• **Spatial reasoning dataset excerpts**
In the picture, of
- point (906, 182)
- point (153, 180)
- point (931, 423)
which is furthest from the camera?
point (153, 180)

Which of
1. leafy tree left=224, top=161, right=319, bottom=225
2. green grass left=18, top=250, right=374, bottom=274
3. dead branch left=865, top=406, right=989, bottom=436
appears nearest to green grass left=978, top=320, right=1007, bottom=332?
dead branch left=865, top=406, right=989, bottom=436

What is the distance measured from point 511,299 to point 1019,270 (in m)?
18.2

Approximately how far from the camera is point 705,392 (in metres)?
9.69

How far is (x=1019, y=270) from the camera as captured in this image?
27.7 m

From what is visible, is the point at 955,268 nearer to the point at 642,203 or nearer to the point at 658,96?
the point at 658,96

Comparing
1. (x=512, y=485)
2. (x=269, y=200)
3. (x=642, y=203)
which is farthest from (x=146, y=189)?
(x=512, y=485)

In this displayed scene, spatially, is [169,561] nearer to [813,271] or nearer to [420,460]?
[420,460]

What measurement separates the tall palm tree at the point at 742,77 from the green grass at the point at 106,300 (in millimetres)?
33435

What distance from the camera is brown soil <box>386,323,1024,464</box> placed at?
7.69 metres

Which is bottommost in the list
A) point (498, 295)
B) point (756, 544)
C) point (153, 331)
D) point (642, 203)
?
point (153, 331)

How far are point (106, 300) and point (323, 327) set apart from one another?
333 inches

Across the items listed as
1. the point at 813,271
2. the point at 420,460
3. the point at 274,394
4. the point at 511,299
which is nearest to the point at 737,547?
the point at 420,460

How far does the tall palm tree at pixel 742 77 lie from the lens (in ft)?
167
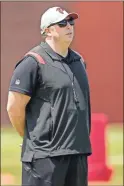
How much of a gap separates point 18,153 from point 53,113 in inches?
301

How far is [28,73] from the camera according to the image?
4.29m

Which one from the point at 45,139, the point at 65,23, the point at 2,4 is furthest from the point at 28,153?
the point at 2,4

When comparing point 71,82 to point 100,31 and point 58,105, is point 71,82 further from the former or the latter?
point 100,31

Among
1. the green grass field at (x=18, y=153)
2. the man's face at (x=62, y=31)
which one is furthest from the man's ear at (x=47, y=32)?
the green grass field at (x=18, y=153)

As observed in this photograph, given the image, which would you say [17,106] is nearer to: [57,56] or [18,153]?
[57,56]

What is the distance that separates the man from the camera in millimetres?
4262

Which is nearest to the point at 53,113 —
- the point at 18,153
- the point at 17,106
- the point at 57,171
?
the point at 17,106

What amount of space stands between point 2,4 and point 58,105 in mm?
12304

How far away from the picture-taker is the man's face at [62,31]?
14.4 ft

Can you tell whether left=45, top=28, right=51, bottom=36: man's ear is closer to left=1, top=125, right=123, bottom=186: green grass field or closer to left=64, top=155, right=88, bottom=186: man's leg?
left=64, top=155, right=88, bottom=186: man's leg

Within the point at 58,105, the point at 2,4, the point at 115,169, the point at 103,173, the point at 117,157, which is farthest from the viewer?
the point at 2,4

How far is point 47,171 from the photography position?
4.27 meters

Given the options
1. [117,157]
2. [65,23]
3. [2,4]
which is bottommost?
[117,157]

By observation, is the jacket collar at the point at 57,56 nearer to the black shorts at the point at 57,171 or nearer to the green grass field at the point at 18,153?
the black shorts at the point at 57,171
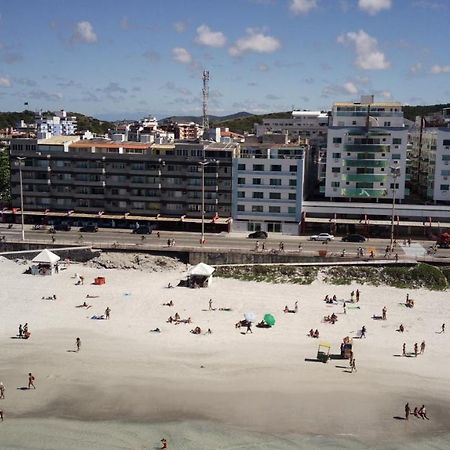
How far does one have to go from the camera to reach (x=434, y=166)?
322ft

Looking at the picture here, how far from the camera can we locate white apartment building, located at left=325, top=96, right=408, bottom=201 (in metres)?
96.0

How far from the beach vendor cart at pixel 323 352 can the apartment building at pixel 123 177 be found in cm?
4501

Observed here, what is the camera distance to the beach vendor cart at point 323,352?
51.1m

• **Short problem**
Without the pictures, reproduce every line of the records above exactly.

• **Answer to this task**
In the picture, of
- point (906, 182)
- point (153, 180)
- point (931, 423)
which is furthest from the camera?
point (153, 180)

Which of
1. leafy tree left=224, top=161, right=319, bottom=225
2. green grass left=18, top=250, right=374, bottom=274
3. dead branch left=865, top=406, right=989, bottom=436
appears nearest to green grass left=978, top=320, right=1007, bottom=332?
dead branch left=865, top=406, right=989, bottom=436

What is the distance measured from point 511,299 to point 1019,270 (in m)?
18.2

Approximately how far from the camera is point 705,392 (in metres)?
9.69

How far is (x=1019, y=270) from the camera as captured in this image?
27.7 m

From what is visible, is the point at 955,268 nearer to the point at 642,203 or nearer to the point at 658,96?
the point at 658,96

Comparing
1. (x=512, y=485)
2. (x=269, y=200)
3. (x=642, y=203)
which is farthest from (x=146, y=189)?
(x=512, y=485)

In this displayed scene, spatially, is [169,561] nearer to [813,271] or nearer to [420,460]?
[420,460]

What measurement separates the tall palm tree at the point at 742,77 from the green grass at the point at 106,300 (in millimetres)?
33435

What distance from the camera is brown soil <box>386,323,1024,464</box> placed at?
7.69 metres

Which is bottommost in the list
A) point (498, 295)
B) point (756, 544)
C) point (153, 331)
D) point (642, 203)
?
point (153, 331)

How far are point (106, 300) and point (323, 327) set apart from one another?
333 inches

Across the items listed as
1. the point at 813,271
2. the point at 420,460
3. the point at 274,394
4. the point at 511,299
which is nearest to the point at 737,547?
the point at 420,460

How far does the tall palm tree at pixel 742 77 lie from the lens (in ft)?
167
How much of a gap separates point 18,153 from point 53,113 in inches?
301

How far is [28,73] from the camera according to the image?
4.29m

Which one from the point at 45,139, the point at 65,23, the point at 2,4 is furthest from the point at 28,153?
the point at 2,4

When comparing point 71,82 to point 100,31 and point 58,105, is point 71,82 further from the former or the latter?
point 100,31

Among
1. the green grass field at (x=18, y=153)
2. the man's face at (x=62, y=31)
which one is furthest from the man's ear at (x=47, y=32)?
the green grass field at (x=18, y=153)

As observed in this photograph, given the image, which would you say [17,106] is nearer to: [57,56] or [18,153]?
[57,56]

What is the distance that separates the man from the camera in millimetres?
4262

Which is nearest to the point at 53,113 —
- the point at 18,153
- the point at 17,106
- the point at 57,171
?
the point at 17,106

What amount of space stands between point 2,4 and point 58,105 in mm?
12304

How far away from the picture-taker is the man's face at [62,31]?
14.4 ft

Can you tell whether left=45, top=28, right=51, bottom=36: man's ear is closer to left=1, top=125, right=123, bottom=186: green grass field or closer to left=64, top=155, right=88, bottom=186: man's leg?
left=64, top=155, right=88, bottom=186: man's leg

Within the point at 58,105, the point at 2,4, the point at 115,169, the point at 103,173, the point at 117,157, which is farthest from the viewer?
the point at 2,4

How far is point 47,171 from the photography position?
4.27 meters

Given the options
1. [117,157]
2. [65,23]
3. [2,4]
which is bottommost?
[117,157]

By observation, is the jacket collar at the point at 57,56 nearer to the black shorts at the point at 57,171 or nearer to the green grass field at the point at 18,153?
the black shorts at the point at 57,171
How far does one have to go from the camera to reach (x=434, y=166)?
322ft

Looking at the picture here, how far from the camera can we locate white apartment building, located at left=325, top=96, right=408, bottom=201 (in metres)?
96.0

How far from the beach vendor cart at pixel 323 352 can the apartment building at pixel 123 177 be found in cm?
4501

Observed here, what is the camera distance to the beach vendor cart at point 323,352?
51.1m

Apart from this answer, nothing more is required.